» THE TASK
For the text on David G. Trager, decide whether each statement agrees with it: (a) Trager was appointed to the district court by Bill Clinton; (b) Trager earned his law degree at Columbia University; (c) Trager taught at Brooklyn Law School from 1974 to 1978. Answer yes or no for each and quote the deciding words of the text.

Senior Judge of the United States District Court for the Eastern District of New York
- In office March 1, 2006 – January 5, 2011

Judge of the United States District Court for the Eastern District of New York
- In office November 24, 1993 – March 1, 2006
- Appointed by: Bill Clinton
- Preceded by: Seat established by 104 Stat. 5089
- Succeeded by: Roslynn R. Mauskopf

Personal details
- Born: David Gershon Trager December 23, 1937 Mount Vernon, New York, U.S.
- Died: January 5, 2011 (aged 73) Brooklyn, New York, U.S.
- Education: Columbia University (BA) Harvard University (LLB)

= David G. Trager =

American judge (1937–2011)

David Gershon Trager (December 23, 1937 – January 5, 2011) was a United States district judge of the United States District Court for the Eastern District of New York.

==Education==

Born in Mount Vernon, New York, Trager received a Bachelor of Arts degree from Columbia University in 1959 and a Bachelor of Laws from Harvard Law School in 1962. He was in private practice of law in New York City from 1963 to 1967, acting as assistant corporation counsel to New York City in 1967. He was a law clerk to Kenneth B. Keating of the New York State Court of Appeals from 1968 to 1969, and to Stanley H. Fuld, Chief Judge of the Court of Appeals in 1969.

==Career==

Trager became an assistant United States attorney of Eastern District of New York from 1970 to 1972. He was an associate professor of law at Brooklyn Law School from 1972 to 1974. He was United States Attorney for the Eastern District of New York from 1974 to 1978.

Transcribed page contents
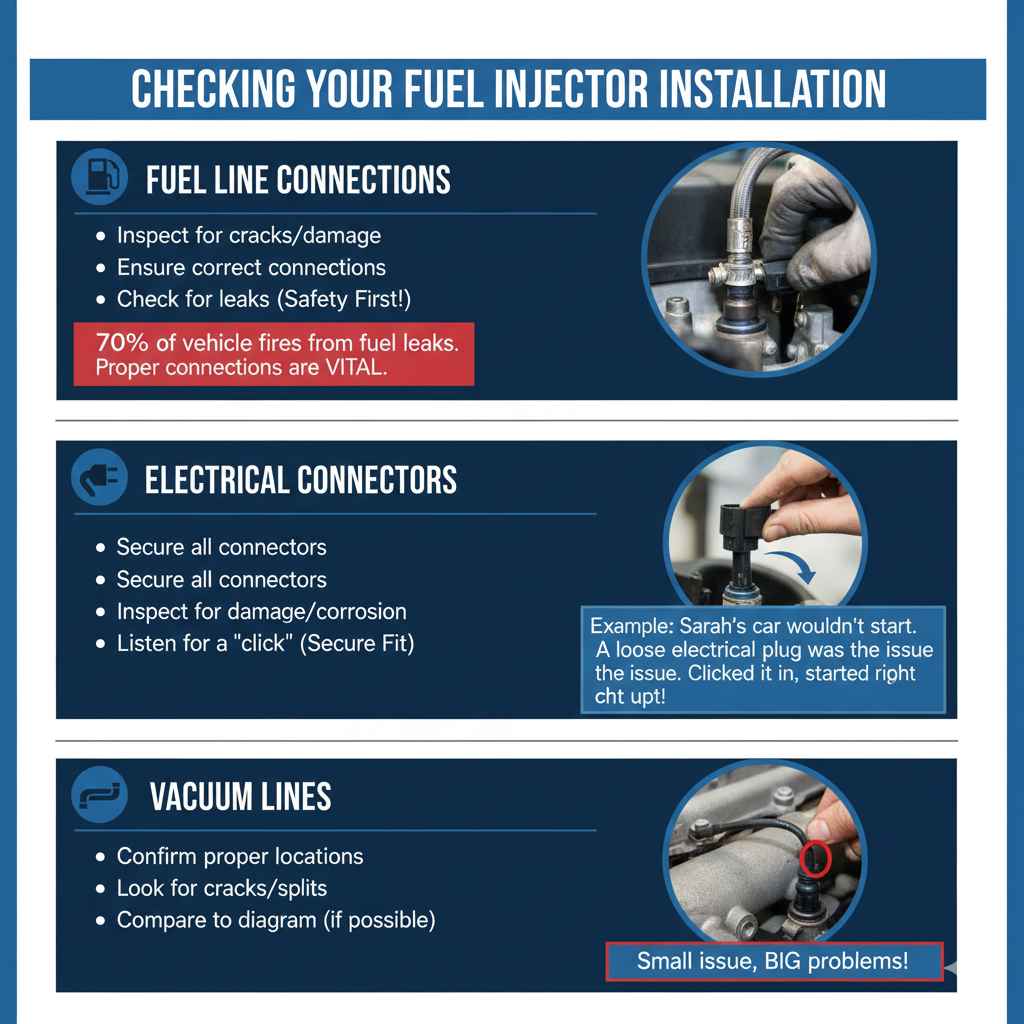 CHECKING YOUR FUEL INJECTOR INSTALLATION

FUEL LINE CONNECTIONS

• Inspect for cracks/damage
• Ensure correct connections
• Check for leaks (Safety First!)

70% of vehicle fires from fuel leaks. Proper connections are VITAL.

ELECTRICAL CONNECTORS

• Secure all connectors
• Secure all connectors
• Inspect for damage/corrosion
• Listen for a "click" (Secure Fit)

Example: Sarah's car wouldn't start. A loose electrical plug was the issue the issue. Clicked it in, started right cht upt!

VACUUM LINES

• Confirm proper locations
• Look for cracks/splits
• Compare to diagram (if possible)

Small issue, BIG problems!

» WORKED SOLUTION
(a) Yes: "Appointed by: Bill Clinton"
(b) No: "a Bachelor of Laws from Harvard Law School in 1962"
(c) No: "He was an associate professor of law at Brooklyn Law School from 1972 to 1974."